Interview with Michele Greene about Amnesty and the Women of Ciudad Juarez

Michele Greene’s work is not unknown. She is an Emmy-nominated actress and a bilingual singer as well as a writer. Her voice has reverberated in both solo work and on compilations. Her acting abilities have graced the screen both small and large. Her writing has included not only song lyrics but also a grant-winning screenplay and a young adult novel.

But perhaps the most interesting thing that Greene has done in her life is her work with Amnesty International. A few years ago Greene started using music from her CD Luna Roja to benefit the efforts of Amnesty International for the Women of Ciudad Juarez – the kidnapped and murdered women of Mexico. The Amnesty website explains that: “since 1993, almost 400 women and girls have been murdered and more than 70 remain missing in Ciudad Juárez and Chihuahua, Mexico.”

Greene’s CD helped to raise awareness about this crucial issue. In an interview Greene explained her CD really well by saying:

“Luna Roja is an homenaje (homage) to these women: the sisters, the daughters, the mothers, the workers who deserve justice and the basic human dignity of being treated as if their lives and deaths matter. They do matter. Lo que pasa a mi hermana, me pasa a mí también (What happens to my sister, happens to me.) I urge people to speak up, speak out and end this violence.”

In addition to awareness-raising benefit concerts that she held after the album’s release, a portion of the proceeds from the CD sales go towards continued support of Amnesty’s work. This is really important work and a really interesting cause. And it’s neat to see someone with a diverse creative background contributing to something like this.

Following is an interview that I did with Michele Greene specifically about her Amnesty work and the Luna Red CD.

Q: How have the different creative roles that you play influenced one another?

A: They all share the same through-line of telling a story from a particular social and political perspective. Of course, my own writing is in my artistic voice. As an actor, I take someone else’s creation and give it a living, breathing, speaking interpretation but the story is theirs. However, I always try to find the socio-political undercurrents in any character. Life is political, whether people want to admit it or not!
..........
§ THE TASKS:
**a)** Decide whether each statement agrees with the Michele Greene interview, answering yes or no and quoting the words of the interview that settle it: (i) Greene has been nominated for an Emmy; (ii) all of the money from CD sales goes to Amnesty; (iii) Amnesty reports that more than 70 women and girls are still missing.
**b)** Pick up the Michele Greene interview right after its last line and carry it forward.
The material that comes next is separate from the Michele Greene interview.
..........
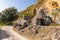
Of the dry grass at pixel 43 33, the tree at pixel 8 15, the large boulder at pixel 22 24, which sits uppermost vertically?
the tree at pixel 8 15

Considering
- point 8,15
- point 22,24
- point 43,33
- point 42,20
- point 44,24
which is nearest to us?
point 43,33

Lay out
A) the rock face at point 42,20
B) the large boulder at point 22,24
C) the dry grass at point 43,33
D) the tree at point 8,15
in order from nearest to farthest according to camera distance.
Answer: the dry grass at point 43,33 → the rock face at point 42,20 → the large boulder at point 22,24 → the tree at point 8,15

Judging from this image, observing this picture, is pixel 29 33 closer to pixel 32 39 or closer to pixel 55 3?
pixel 32 39

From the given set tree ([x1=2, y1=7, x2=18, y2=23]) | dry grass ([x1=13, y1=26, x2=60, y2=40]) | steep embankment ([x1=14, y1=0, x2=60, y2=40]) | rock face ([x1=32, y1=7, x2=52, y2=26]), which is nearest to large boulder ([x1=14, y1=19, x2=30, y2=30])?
steep embankment ([x1=14, y1=0, x2=60, y2=40])

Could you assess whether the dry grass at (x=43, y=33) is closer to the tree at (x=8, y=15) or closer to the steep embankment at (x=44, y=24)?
the steep embankment at (x=44, y=24)

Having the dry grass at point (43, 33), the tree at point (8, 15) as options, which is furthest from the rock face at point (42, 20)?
the tree at point (8, 15)

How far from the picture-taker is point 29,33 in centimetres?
3662

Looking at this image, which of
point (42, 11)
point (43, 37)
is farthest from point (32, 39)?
point (42, 11)

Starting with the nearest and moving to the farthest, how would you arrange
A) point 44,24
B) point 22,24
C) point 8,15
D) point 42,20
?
point 44,24 → point 42,20 → point 22,24 → point 8,15

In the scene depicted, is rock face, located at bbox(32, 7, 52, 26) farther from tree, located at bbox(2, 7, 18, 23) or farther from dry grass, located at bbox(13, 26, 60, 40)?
tree, located at bbox(2, 7, 18, 23)

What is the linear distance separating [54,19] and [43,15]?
3803mm

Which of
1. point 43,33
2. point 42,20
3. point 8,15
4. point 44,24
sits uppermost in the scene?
point 8,15

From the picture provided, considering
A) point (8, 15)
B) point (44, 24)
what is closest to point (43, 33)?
point (44, 24)

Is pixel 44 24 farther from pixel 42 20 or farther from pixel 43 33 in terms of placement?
pixel 43 33
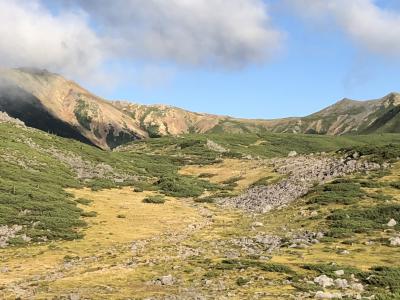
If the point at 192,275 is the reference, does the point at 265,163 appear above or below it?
above

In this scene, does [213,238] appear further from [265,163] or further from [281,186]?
[265,163]

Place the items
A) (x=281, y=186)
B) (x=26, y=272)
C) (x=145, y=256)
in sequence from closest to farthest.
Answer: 1. (x=26, y=272)
2. (x=145, y=256)
3. (x=281, y=186)

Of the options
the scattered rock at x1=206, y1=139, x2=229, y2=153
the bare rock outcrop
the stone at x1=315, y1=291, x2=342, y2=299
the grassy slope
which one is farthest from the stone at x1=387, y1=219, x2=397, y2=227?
the scattered rock at x1=206, y1=139, x2=229, y2=153

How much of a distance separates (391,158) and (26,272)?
5421cm

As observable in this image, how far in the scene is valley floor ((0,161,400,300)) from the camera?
86.1 ft

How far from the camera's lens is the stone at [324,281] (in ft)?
87.6

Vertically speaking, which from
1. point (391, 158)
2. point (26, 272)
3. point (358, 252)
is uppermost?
point (391, 158)

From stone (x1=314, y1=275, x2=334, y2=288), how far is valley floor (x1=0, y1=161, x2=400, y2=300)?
21 centimetres

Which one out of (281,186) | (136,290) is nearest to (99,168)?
(281,186)

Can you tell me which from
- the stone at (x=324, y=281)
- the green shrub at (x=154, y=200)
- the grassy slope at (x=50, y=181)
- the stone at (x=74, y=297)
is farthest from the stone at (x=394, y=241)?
the green shrub at (x=154, y=200)

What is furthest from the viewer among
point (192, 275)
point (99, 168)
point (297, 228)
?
point (99, 168)

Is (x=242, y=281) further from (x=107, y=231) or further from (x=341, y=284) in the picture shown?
(x=107, y=231)

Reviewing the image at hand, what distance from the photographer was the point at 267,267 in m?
30.0

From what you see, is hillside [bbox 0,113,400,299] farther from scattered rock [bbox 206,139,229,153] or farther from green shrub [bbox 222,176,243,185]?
scattered rock [bbox 206,139,229,153]
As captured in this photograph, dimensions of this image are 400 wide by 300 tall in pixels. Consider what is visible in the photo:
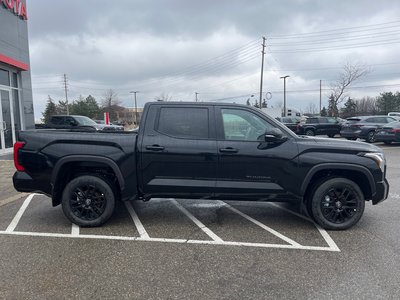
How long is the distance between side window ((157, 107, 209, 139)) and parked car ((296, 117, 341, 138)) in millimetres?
20205

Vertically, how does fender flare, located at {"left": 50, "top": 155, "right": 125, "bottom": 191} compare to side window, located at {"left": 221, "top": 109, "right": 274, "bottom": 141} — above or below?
below

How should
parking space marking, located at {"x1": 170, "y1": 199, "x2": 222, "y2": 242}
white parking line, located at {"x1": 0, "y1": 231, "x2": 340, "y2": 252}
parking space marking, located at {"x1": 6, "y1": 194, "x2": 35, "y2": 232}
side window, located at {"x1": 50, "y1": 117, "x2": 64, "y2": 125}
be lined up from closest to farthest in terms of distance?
white parking line, located at {"x1": 0, "y1": 231, "x2": 340, "y2": 252} → parking space marking, located at {"x1": 170, "y1": 199, "x2": 222, "y2": 242} → parking space marking, located at {"x1": 6, "y1": 194, "x2": 35, "y2": 232} → side window, located at {"x1": 50, "y1": 117, "x2": 64, "y2": 125}

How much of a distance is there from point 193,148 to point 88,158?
1.51m

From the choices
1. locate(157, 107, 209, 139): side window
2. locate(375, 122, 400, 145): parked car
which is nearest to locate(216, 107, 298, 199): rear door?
locate(157, 107, 209, 139): side window

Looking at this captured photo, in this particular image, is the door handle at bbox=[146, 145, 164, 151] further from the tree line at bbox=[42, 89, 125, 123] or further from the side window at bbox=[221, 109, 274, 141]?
the tree line at bbox=[42, 89, 125, 123]

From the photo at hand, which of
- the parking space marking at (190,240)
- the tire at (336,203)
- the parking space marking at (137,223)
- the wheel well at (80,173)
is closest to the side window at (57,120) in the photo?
the parking space marking at (137,223)

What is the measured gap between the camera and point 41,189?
4906mm

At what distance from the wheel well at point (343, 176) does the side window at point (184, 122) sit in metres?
1.72

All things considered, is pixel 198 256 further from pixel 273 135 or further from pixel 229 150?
pixel 273 135

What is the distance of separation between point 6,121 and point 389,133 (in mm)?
18013

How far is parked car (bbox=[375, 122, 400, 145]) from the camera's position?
16.8m

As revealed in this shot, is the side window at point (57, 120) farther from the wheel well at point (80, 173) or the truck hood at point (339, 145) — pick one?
the truck hood at point (339, 145)

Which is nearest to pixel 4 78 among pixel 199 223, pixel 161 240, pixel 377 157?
pixel 199 223

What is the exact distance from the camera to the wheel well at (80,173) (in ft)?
16.0
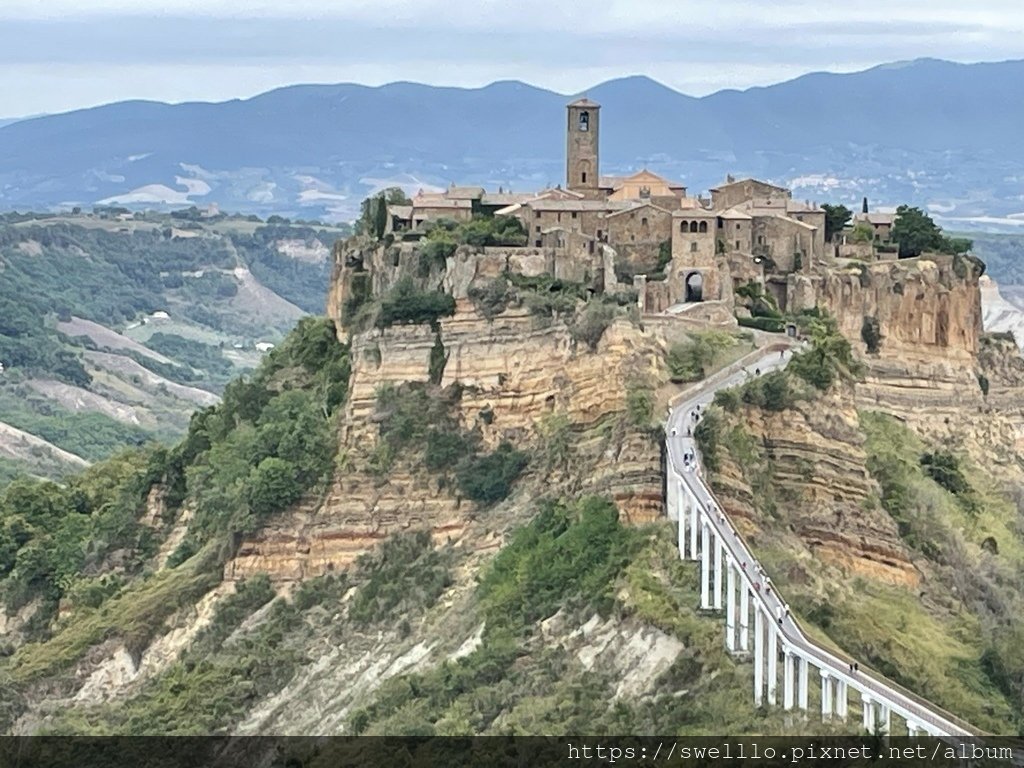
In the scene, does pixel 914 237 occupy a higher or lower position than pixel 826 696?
higher

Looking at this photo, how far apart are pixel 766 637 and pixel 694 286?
52.3 ft

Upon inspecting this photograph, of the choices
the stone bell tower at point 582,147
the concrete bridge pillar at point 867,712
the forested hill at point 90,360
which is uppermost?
the stone bell tower at point 582,147

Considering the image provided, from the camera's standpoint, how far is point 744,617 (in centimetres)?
4747

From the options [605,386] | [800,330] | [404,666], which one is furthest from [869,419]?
[404,666]

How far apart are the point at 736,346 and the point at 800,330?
2.93 m

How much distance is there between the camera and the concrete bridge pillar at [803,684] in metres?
45.2

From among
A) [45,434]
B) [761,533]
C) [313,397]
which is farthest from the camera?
[45,434]

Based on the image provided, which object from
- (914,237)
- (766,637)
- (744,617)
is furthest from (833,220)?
(766,637)

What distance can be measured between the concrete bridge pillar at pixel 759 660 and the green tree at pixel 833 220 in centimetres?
2217

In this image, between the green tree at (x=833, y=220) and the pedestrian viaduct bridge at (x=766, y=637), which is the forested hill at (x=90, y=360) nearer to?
the green tree at (x=833, y=220)

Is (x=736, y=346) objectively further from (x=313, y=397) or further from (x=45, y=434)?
(x=45, y=434)

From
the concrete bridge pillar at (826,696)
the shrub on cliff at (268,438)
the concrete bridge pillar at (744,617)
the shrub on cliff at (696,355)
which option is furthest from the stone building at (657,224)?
the concrete bridge pillar at (826,696)

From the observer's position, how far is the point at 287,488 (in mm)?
61719

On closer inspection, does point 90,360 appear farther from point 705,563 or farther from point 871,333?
point 705,563
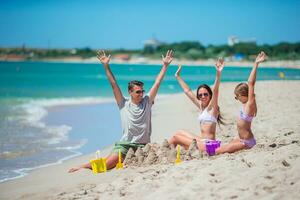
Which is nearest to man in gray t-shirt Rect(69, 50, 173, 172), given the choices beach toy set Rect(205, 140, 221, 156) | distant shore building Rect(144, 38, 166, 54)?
beach toy set Rect(205, 140, 221, 156)

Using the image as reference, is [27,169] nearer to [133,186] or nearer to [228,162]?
[133,186]

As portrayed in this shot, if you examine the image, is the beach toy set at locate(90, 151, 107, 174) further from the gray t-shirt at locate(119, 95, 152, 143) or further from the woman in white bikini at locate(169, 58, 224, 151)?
the woman in white bikini at locate(169, 58, 224, 151)

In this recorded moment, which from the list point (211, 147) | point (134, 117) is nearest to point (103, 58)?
point (134, 117)

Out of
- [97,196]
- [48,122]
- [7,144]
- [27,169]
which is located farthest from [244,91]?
[48,122]

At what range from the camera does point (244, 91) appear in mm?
6566

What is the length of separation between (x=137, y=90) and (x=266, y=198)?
305 cm

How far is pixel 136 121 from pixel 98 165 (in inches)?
34.4

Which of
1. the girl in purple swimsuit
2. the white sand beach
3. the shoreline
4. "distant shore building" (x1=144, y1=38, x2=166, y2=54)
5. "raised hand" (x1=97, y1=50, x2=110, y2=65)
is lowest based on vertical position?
the white sand beach

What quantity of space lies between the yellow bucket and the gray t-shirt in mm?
549

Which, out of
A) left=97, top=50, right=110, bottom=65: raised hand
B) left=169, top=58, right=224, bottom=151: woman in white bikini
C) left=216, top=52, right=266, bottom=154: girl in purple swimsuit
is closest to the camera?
left=216, top=52, right=266, bottom=154: girl in purple swimsuit

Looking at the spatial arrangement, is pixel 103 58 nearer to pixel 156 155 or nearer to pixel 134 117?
pixel 134 117

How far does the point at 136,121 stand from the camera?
6.98 metres

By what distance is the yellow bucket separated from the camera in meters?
6.64

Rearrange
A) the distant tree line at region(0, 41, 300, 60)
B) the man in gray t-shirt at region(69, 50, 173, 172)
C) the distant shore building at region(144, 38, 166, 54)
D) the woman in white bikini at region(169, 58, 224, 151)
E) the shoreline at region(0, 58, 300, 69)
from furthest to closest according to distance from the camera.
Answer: the distant shore building at region(144, 38, 166, 54), the distant tree line at region(0, 41, 300, 60), the shoreline at region(0, 58, 300, 69), the man in gray t-shirt at region(69, 50, 173, 172), the woman in white bikini at region(169, 58, 224, 151)
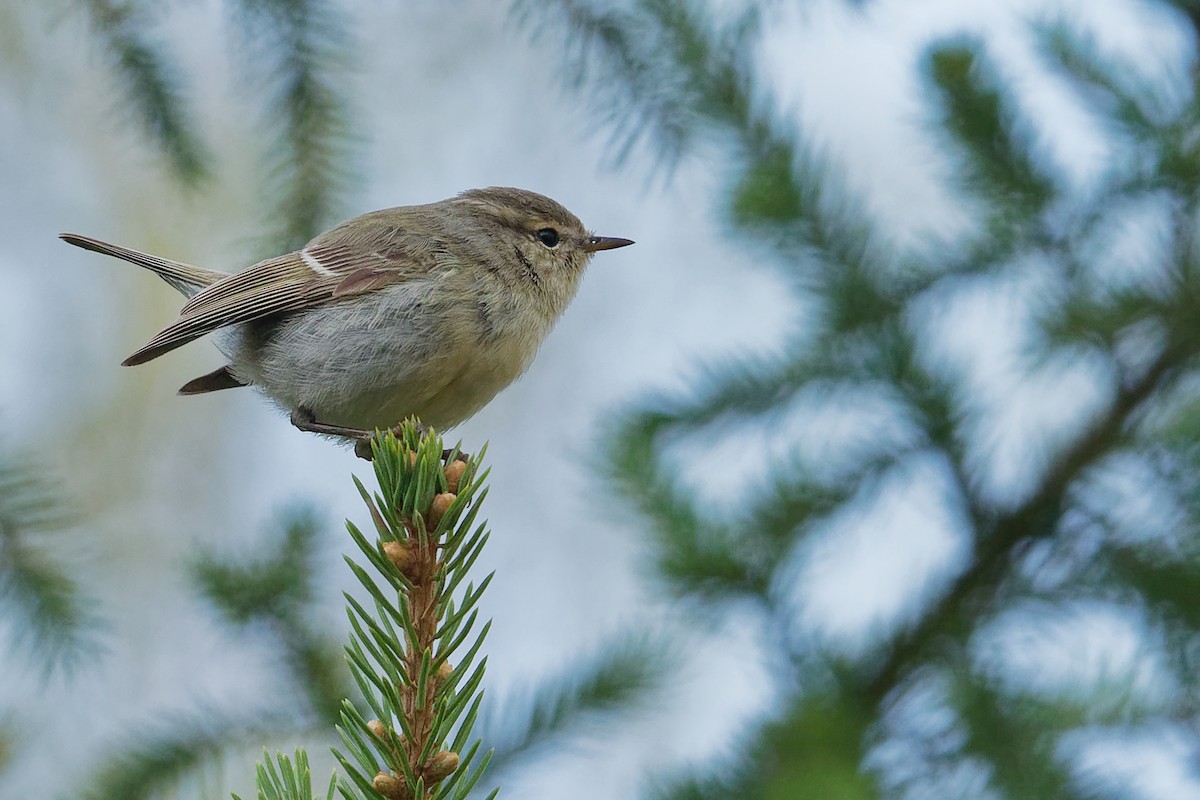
..........
§ SET OF ANSWERS:
**a)**
(i) Yes: "She is an Emmy-nominated actress"
(ii) No: "a portion of the proceeds from the CD sales go towards continued support of Amnesty’s work"
(iii) Yes: "more than 70 remain missing in Ciudad Juárez and Chihuahua, Mexico"

**b)**
Q: What motivated you to get involved specifically with Amnesty?

A: I have been an Amnesty member for many years. This is an issue that really resonated with me. Being Mexican-American, my mother’s family is from Ciudad Juarez and we have friends from Mexico who could easily have been working in the maquilas and become victims of the violence in Juarez. I wrote a song about it, but I really wanted to get involved in the issue in an ongoing way.

Q: What would you encourage others to do to assist the Women of Ciudad Juarez?

A: Get involved in Amnesty’s campaign to pressure the large multi-national corporations that have factories down there to fund the kinds of projects that the women of Juarez and their families need: a children’s center to help the grandmothers who must now care for the small children of their murdered and missing daughters, a free legal aid office to help and advise the families who must file briefs and complaints in a state criminal justice system that does it’s best to thwart them at every turn. These are some of Amnesty’s big projects; they are tangible, positive, hands-on objectives that are not punitive. They are opportunities for these companies to get involved in helping a situation that their presence in Juarez exacerbates. Mexico is a traditional, macho society; there are a lot of unemployed men in Ciudad Juarez and the maquilas hire mainly women. The multi-nationals are part of changing the traditional roles, bringing women out of the home and into the workplace, giving them earning power and a greater voice in their families. As the social culture of Juarez struggles with these changes, greater violence against women is one of the unfortunate consequences.

Q: What is your favorite song to perform?

A: “Ciudad Juarez” for the way the voice shifts in the song to a family member looking for her sister, allowing me to tap into it from an actor’s perspective. And “Julieta”, which was inspired by Shakespeare, because I just love the way the tres reminds me of a harpsichord or some 15th century music.

Q: How does your band alter or add to your sound?

A: They give life to the sound I have in my head. I am not a solo guitar, folk singer / songwriter; I hear these grooves with conga, accordion, violin – with music! My band embodies it and fleshes it out and Ciro understands how to put that sound together in a way that is still acoustic and intimate.

Q: What is one thing you want fans to know about your work?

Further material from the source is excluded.